El gobierno y los delincuentes

Ayer en nuestro editorial comentábamos con estupor e indignación, la situación insólita que se vivió el pasado miércoles en  Ocumare del Tuy, cuando toda la población fue prácticamente tomada por un grupo de delincuentes en motos que protestaban el “abatimiento” –para utilizar el verbo policial- de tres de sus camaradas de fechorías.

  La situación no ha terminado. Hoy El Nacional, en una muy pequeña nota en su primera página, destaca: “Grupo atacó con fusiles R15 la sede policial en Ocumare”. La situación de violencia en la localidad mirandina se agravó anoche, cuando personas con armas largas pusieron bajo fuego un modulo de la policía del Municipio Lander. Los funcionarios que se defendían con pistolas resistieron hasta que recibieron el apoyo Polimiranda, la Guardia Nacional Bolivariana y el Sebin.  El director de PoliLander, José Luis Ojeda, fue impactado por un disparo, pero resultó ileso porque tenía chaleco antibalas. Otros agentes fueron heridos por esquirlas. Al cierre de esta edición los uniformados habían levantado las barricadas.

  Sigue esta población a merced de los delincuentes. Y en gran desventaja, la policía dispara con pistolas y estos individuos tienen armas largas. ¿Cómo llegan las armas largas a manos de los delincuentes, si el Gobierno tiene el monopolio de estas a través de las Fuerzas Armadas?

  Hablando de armas largas, ayer la periodista Yazmín Velazco informaba en un tuit, que extraoficialmente la bala que había asesinado al arquitecto Machado era de un FAL; es decir, de un arma larga en manos de los secuestradores. A propósito de estos, leo también en El Nacional: “La policía asegura que todos los integrantes de la banda están identificados”.

  A ver. Cada vez que hablan los expertos dicen, sí están identificados, los de esta banda, los de la otra banda, los de la banda de más allá. ¿Y si están identificados cómo es que no los detienen y los apresan? ¿Qué pasa allí? ¿Hay lenidad por parte de las autoridades? ¿Es un problema de mera incompetencia? ¿Cuál es esa barrera aparentemente invisible que siempre termina protegiendo a los asesinos, a los delincuentes, a los secuestradores que evita que de verdad paguen con todo el peso de la ley? Hay algo extraño…

  Por lo pronto, el Gobierno no pareciera atacar a estos delincuentes, pero si trata como tales, por ejemplo, a los empresarios. El gran titular de El Universal de hoy: “13 millardos suma la deuda en dólares con las empresas. El monto de los atrasos en la liquidación de divisas al sector privado se ha elevado hasta alcanzar una cifra equivalente al 61,6% de las reservas internacionales del Banco Central de Venezuela. El Gobierno ha expresado sus dudas sobre el volumen de esta deuda y ha condicionado su pago, mientras las empresas reportan el cierre de sus líneas de crédito en el exterior”.

  Es decir, el Gobierno pone bajo sospecha todo lo que venga del sector empresarial, el comercio; porque para el Gobierno, en principio, el comerciante, el empresario, el privado -usted- es un delincuente.

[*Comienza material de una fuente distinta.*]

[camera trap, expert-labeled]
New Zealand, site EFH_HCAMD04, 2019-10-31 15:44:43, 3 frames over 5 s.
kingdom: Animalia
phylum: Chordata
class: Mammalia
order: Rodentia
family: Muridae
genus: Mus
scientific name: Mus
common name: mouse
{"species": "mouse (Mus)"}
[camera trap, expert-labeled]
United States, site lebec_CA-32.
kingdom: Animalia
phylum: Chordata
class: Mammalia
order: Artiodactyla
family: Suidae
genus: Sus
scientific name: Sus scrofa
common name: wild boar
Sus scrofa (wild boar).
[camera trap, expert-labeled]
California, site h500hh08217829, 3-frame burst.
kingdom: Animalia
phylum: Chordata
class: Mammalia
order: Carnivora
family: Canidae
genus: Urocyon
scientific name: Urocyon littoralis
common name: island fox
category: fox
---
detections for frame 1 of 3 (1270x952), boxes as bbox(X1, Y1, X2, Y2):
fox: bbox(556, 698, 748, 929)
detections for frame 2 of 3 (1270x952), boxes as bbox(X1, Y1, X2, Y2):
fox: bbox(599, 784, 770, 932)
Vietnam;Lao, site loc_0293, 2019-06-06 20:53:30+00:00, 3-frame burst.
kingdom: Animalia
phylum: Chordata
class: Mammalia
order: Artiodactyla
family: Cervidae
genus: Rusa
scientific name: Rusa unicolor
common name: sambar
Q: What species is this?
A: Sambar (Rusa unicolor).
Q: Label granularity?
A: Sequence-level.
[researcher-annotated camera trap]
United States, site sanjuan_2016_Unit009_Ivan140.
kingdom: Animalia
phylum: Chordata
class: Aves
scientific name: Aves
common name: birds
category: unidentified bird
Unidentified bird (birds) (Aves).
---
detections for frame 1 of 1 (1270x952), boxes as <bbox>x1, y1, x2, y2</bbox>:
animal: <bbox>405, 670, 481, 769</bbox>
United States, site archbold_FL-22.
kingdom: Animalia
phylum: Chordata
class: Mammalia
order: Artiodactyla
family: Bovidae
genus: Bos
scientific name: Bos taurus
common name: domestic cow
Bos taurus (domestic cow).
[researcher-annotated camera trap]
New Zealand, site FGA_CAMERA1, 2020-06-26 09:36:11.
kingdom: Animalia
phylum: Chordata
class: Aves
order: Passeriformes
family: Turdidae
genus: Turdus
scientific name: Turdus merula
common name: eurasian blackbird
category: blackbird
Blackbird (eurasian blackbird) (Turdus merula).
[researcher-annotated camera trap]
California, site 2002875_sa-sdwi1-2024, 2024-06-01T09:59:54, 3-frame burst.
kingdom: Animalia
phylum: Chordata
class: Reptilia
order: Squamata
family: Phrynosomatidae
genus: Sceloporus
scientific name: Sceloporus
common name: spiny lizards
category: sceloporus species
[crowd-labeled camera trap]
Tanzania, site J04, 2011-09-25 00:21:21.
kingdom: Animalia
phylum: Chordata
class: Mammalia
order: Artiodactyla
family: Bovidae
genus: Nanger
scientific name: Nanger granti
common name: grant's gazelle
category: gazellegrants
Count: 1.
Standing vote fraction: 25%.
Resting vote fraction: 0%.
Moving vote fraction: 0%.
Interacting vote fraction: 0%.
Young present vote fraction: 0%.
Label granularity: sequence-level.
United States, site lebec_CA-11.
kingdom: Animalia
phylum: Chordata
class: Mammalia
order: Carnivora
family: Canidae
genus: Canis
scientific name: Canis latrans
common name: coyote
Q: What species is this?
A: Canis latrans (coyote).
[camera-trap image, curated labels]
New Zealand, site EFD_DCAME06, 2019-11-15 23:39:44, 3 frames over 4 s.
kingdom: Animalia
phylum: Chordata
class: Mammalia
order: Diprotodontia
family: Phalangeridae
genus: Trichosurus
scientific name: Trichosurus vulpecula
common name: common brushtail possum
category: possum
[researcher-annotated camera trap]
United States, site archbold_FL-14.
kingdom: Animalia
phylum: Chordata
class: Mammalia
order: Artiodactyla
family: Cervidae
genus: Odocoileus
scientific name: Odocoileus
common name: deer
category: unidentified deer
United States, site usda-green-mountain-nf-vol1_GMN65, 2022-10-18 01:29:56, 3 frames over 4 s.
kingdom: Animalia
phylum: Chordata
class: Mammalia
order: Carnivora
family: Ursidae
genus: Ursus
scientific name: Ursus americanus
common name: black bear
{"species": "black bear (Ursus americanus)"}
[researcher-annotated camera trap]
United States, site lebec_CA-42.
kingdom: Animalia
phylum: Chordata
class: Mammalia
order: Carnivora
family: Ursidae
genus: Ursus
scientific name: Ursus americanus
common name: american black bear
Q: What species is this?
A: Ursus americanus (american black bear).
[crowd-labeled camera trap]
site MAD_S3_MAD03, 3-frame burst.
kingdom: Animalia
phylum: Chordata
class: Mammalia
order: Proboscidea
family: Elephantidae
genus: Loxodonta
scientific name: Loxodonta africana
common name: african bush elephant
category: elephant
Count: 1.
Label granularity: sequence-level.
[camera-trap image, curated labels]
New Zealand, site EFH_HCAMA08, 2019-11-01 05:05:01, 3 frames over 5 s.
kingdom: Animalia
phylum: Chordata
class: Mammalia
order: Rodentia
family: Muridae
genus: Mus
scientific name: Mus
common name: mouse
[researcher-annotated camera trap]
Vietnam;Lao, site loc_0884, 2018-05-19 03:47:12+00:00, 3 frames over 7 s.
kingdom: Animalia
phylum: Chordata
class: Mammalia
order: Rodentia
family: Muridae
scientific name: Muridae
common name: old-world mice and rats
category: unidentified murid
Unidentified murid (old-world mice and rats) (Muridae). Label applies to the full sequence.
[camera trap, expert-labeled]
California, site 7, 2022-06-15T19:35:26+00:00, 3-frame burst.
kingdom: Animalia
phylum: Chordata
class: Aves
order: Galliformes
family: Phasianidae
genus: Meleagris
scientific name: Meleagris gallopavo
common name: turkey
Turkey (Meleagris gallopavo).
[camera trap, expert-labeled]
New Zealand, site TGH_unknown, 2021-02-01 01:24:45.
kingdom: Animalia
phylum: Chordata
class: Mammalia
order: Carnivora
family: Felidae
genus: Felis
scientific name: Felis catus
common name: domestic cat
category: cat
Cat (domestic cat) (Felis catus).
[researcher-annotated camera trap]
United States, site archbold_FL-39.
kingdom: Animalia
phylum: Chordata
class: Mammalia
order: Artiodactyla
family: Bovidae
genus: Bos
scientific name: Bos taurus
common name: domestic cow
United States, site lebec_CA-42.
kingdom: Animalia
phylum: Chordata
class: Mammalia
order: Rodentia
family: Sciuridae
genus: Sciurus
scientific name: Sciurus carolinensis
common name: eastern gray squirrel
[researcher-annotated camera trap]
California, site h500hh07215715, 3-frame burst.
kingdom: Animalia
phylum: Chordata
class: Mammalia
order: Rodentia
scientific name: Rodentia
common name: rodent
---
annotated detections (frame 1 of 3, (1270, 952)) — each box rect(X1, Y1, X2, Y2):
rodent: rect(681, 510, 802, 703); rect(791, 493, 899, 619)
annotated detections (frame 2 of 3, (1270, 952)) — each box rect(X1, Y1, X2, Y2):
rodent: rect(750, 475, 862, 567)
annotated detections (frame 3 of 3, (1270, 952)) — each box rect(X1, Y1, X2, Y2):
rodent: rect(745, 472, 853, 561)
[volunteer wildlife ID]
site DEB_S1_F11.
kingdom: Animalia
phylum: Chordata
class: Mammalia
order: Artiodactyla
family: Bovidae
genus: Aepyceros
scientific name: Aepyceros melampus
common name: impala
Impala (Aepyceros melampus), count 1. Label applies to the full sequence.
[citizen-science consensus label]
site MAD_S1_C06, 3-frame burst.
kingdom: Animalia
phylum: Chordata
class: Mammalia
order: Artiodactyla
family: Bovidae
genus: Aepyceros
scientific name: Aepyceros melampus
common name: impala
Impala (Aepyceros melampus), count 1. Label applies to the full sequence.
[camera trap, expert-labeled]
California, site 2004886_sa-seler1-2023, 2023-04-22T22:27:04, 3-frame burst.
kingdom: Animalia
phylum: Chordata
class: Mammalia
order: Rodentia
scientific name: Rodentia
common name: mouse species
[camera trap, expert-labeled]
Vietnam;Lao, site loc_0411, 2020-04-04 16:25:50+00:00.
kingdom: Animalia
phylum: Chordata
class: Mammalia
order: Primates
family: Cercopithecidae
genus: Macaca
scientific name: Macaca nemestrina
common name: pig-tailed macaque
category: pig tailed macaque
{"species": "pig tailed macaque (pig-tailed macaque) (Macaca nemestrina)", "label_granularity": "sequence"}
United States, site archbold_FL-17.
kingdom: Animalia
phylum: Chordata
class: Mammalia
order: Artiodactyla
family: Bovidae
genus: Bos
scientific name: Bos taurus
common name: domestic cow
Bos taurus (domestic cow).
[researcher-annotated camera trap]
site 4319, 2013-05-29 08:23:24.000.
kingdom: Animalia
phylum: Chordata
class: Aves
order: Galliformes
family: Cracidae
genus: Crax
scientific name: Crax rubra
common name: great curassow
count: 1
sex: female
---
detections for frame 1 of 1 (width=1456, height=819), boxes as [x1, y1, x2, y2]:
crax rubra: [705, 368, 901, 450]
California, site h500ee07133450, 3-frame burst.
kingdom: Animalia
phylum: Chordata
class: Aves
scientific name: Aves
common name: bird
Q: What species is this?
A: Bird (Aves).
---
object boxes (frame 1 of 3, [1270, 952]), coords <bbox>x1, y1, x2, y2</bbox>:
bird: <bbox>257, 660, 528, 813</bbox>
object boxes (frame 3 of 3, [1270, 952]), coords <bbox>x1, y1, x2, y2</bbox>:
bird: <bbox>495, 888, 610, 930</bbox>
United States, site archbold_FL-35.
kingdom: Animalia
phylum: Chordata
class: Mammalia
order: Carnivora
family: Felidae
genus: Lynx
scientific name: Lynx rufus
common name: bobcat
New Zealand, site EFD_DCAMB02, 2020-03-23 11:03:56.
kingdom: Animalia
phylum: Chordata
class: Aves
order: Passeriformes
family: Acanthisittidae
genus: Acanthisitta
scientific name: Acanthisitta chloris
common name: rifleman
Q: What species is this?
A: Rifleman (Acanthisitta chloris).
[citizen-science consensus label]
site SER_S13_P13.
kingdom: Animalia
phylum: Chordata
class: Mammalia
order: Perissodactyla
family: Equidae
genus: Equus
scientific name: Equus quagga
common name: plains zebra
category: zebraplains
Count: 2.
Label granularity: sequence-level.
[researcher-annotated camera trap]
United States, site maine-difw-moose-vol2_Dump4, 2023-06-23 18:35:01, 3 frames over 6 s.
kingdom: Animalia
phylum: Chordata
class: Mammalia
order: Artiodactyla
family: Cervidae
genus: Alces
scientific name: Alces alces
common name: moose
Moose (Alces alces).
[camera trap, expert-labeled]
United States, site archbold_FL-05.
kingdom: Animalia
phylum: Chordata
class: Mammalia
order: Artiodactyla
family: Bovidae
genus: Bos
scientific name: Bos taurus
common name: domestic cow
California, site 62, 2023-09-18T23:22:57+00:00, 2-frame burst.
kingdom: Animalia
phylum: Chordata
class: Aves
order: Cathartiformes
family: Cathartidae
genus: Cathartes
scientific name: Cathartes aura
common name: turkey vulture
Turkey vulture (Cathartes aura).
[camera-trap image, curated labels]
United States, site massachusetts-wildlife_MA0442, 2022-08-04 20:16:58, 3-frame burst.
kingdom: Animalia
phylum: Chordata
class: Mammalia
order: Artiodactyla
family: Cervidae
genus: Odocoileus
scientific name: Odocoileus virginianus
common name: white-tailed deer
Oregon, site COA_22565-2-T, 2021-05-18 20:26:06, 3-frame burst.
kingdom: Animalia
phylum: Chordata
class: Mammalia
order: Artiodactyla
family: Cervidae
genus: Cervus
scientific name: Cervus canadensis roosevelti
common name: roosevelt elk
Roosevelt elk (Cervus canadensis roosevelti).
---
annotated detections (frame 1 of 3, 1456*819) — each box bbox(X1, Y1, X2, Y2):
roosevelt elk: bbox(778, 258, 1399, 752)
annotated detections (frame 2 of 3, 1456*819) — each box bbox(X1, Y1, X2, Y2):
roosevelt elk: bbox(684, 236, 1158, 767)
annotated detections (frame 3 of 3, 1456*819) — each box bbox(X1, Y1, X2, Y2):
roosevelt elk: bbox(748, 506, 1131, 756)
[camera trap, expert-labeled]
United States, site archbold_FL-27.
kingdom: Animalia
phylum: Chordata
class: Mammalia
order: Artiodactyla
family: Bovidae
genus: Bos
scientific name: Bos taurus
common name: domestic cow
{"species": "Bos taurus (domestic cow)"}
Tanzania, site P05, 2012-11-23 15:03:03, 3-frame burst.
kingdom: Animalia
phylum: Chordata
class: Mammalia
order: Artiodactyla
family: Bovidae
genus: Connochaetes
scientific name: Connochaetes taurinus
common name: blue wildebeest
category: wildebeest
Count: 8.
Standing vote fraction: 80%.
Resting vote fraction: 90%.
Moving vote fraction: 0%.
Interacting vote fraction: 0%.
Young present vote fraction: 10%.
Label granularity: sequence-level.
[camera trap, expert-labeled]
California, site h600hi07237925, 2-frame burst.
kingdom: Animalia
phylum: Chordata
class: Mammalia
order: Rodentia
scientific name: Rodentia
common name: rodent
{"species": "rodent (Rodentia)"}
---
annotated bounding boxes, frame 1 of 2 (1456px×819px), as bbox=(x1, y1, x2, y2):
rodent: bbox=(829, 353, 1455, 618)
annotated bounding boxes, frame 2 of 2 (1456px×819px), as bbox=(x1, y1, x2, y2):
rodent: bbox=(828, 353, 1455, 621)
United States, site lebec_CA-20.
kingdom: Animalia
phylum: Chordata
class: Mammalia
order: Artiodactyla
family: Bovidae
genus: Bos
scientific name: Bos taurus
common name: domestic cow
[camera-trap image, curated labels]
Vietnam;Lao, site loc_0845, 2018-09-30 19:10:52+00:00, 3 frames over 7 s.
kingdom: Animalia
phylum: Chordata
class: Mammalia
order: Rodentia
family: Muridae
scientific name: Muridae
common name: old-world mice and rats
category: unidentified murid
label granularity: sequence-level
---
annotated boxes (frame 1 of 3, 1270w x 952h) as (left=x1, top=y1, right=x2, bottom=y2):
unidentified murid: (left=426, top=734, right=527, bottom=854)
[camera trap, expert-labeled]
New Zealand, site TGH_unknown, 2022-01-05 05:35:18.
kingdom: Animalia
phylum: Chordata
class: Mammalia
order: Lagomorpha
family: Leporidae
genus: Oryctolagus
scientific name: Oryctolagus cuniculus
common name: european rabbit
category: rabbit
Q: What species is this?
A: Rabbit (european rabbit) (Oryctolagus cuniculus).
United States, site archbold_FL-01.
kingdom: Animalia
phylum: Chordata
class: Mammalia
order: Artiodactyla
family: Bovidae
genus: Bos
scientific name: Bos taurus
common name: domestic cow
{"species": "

  Vuelvo a El Universal: “En el sector privado aseguran que la deuda de cada compañía está certificada por las propias autoridades, ya que para iniciar el proceso de importación, Cadivi emitió una Autorización de Adquisición de Divisas (AAD) y una vez cerrada la compra, tuvo que aprobar la liquidación de los dólares. No obstante, este pago no se ha materializado”.

  Eso es lo que ha complicado toda la situación con las divisas. Pero hay un detalle que no se nos debe pasar por alto. El Gobierno -que crea Cadivi, que reparte los dólares vía Cadivi- todavía no ha asumido el problema del llamado “Cadivismo”, bautizado así por el propio señor Maduro. Señor Rafael Ramírez, señor Sanguino -quien está al frente de una Comisión en la Asamblea Nacional para investigar el asunto-, ¿por qué no terminan de revelar los nombres de los delincuentes de las empresas de maletín que se llevaron, según las propias cifras que ustedes han dicho, la bicoca de 20 mil millones de dólares? ¿Qué están ocultando allí?

  Hay una relación, como decíamos, muy extraña del Gobierno con los delincuentes, y con otros que no lo son, pero que el Gobierno se empeña en lo contrario.

  ¿Dónde está el delito en definitiva? ¿Dónde está la voluntad para controlarlo?